EXTRACTED RECORDS:
________________________

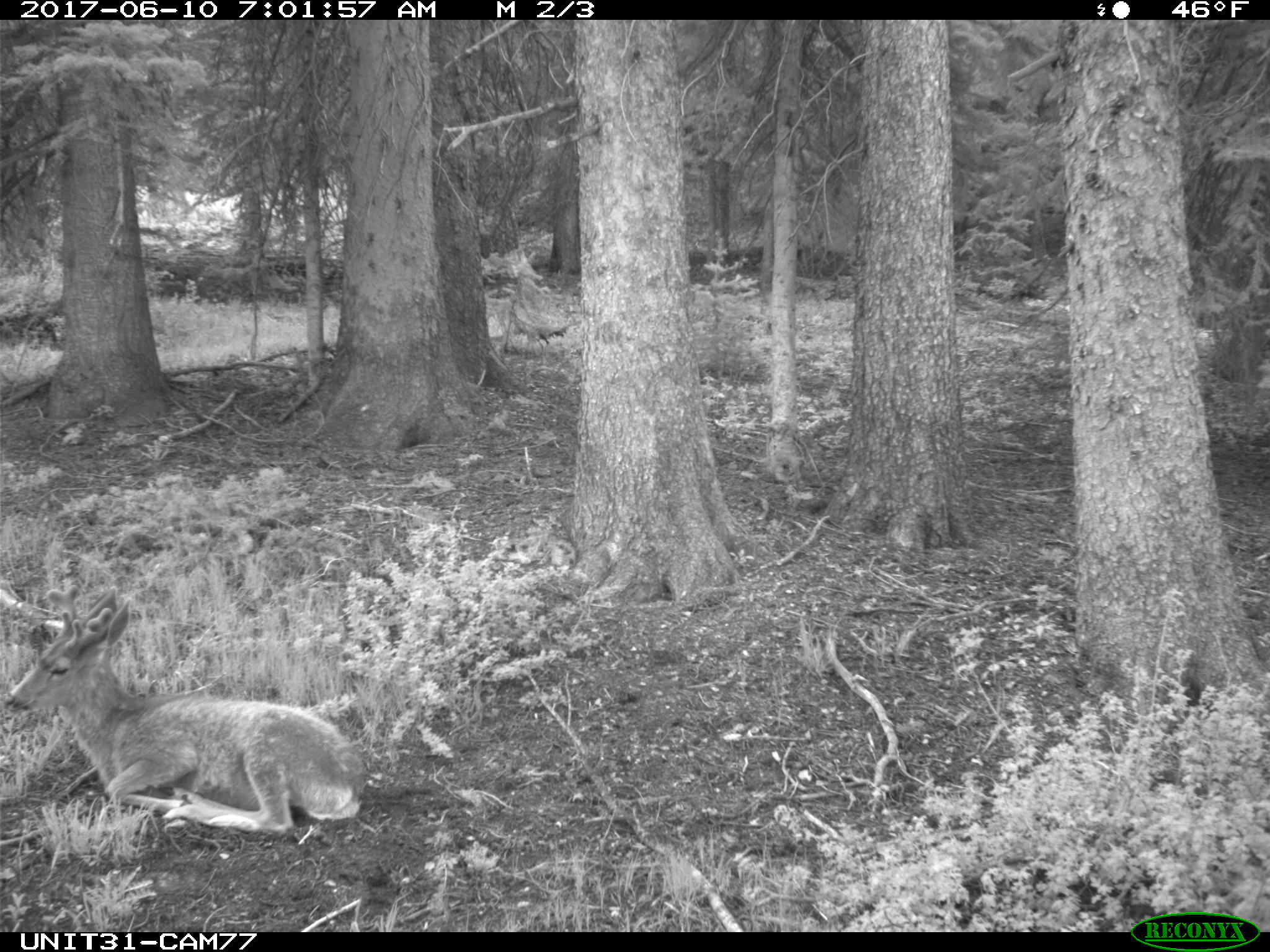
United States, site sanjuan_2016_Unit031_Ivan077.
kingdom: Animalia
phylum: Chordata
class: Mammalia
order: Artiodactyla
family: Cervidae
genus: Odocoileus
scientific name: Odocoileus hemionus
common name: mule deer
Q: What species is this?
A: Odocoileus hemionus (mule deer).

________________________

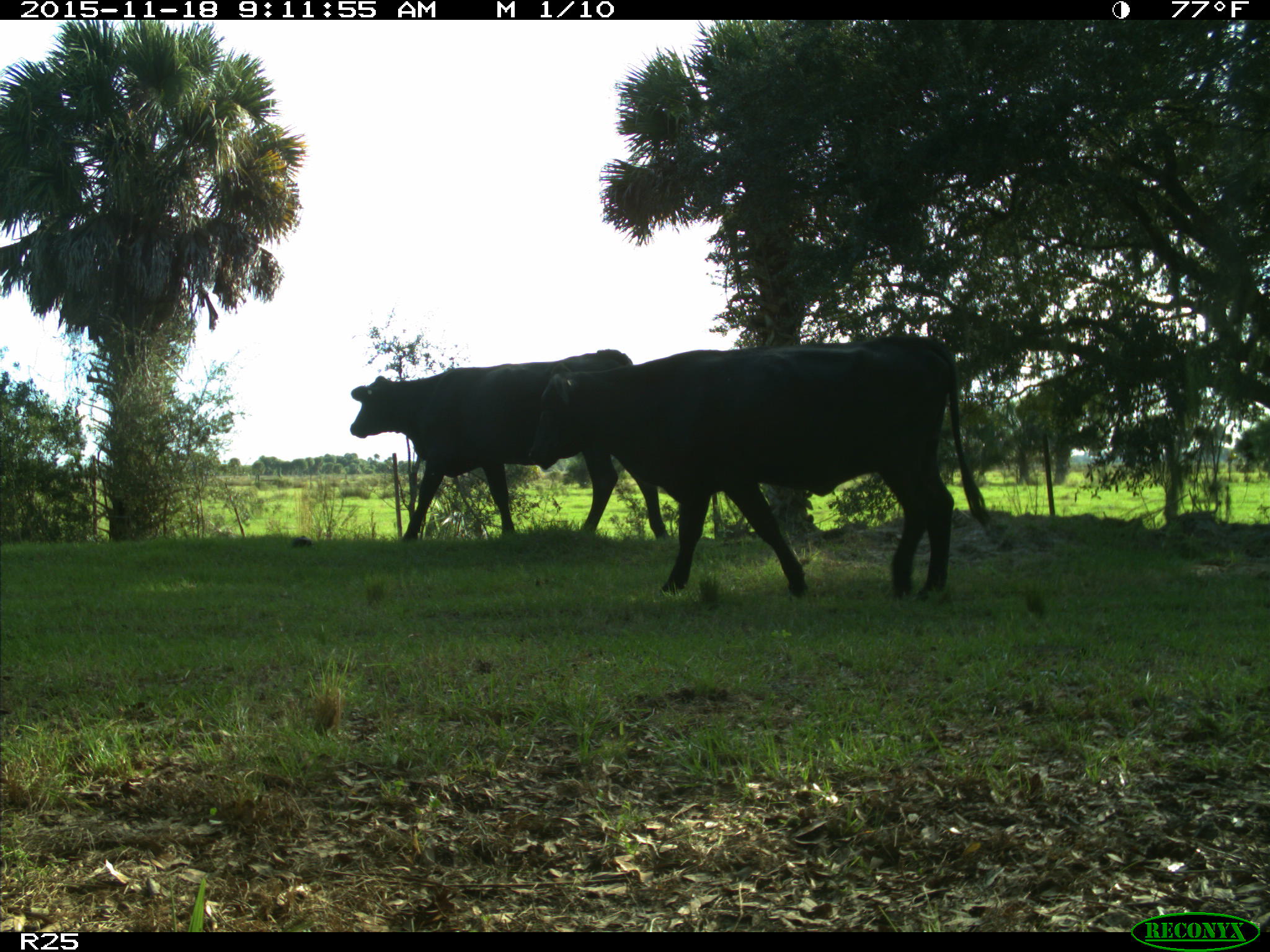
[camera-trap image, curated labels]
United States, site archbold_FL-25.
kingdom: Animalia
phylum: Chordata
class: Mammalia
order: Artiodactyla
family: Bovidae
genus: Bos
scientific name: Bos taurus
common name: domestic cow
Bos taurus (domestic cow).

________________________

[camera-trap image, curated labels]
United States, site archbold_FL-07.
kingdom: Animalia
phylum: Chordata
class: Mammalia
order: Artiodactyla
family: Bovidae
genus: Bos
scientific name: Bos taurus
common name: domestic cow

________________________

EXERCISE:
Repeat word for word the lines above that run from the line containing "United States, site sanjuan_2016_Unit031_Ivan077." through the line containing "A: Odocoileus hemionus (mule deer).", both ends included, and nothing else.

RESULT:
United States, site sanjuan_2016_Unit031_Ivan077.
kingdom: Animalia
phylum: Chordata
class: Mammalia
order: Artiodactyla
family: Cervidae
genus: Odocoileus
scientific name: Odocoileus hemionus
common name: mule deer
Q: What species is this?
A: Odocoileus hemionus (mule deer).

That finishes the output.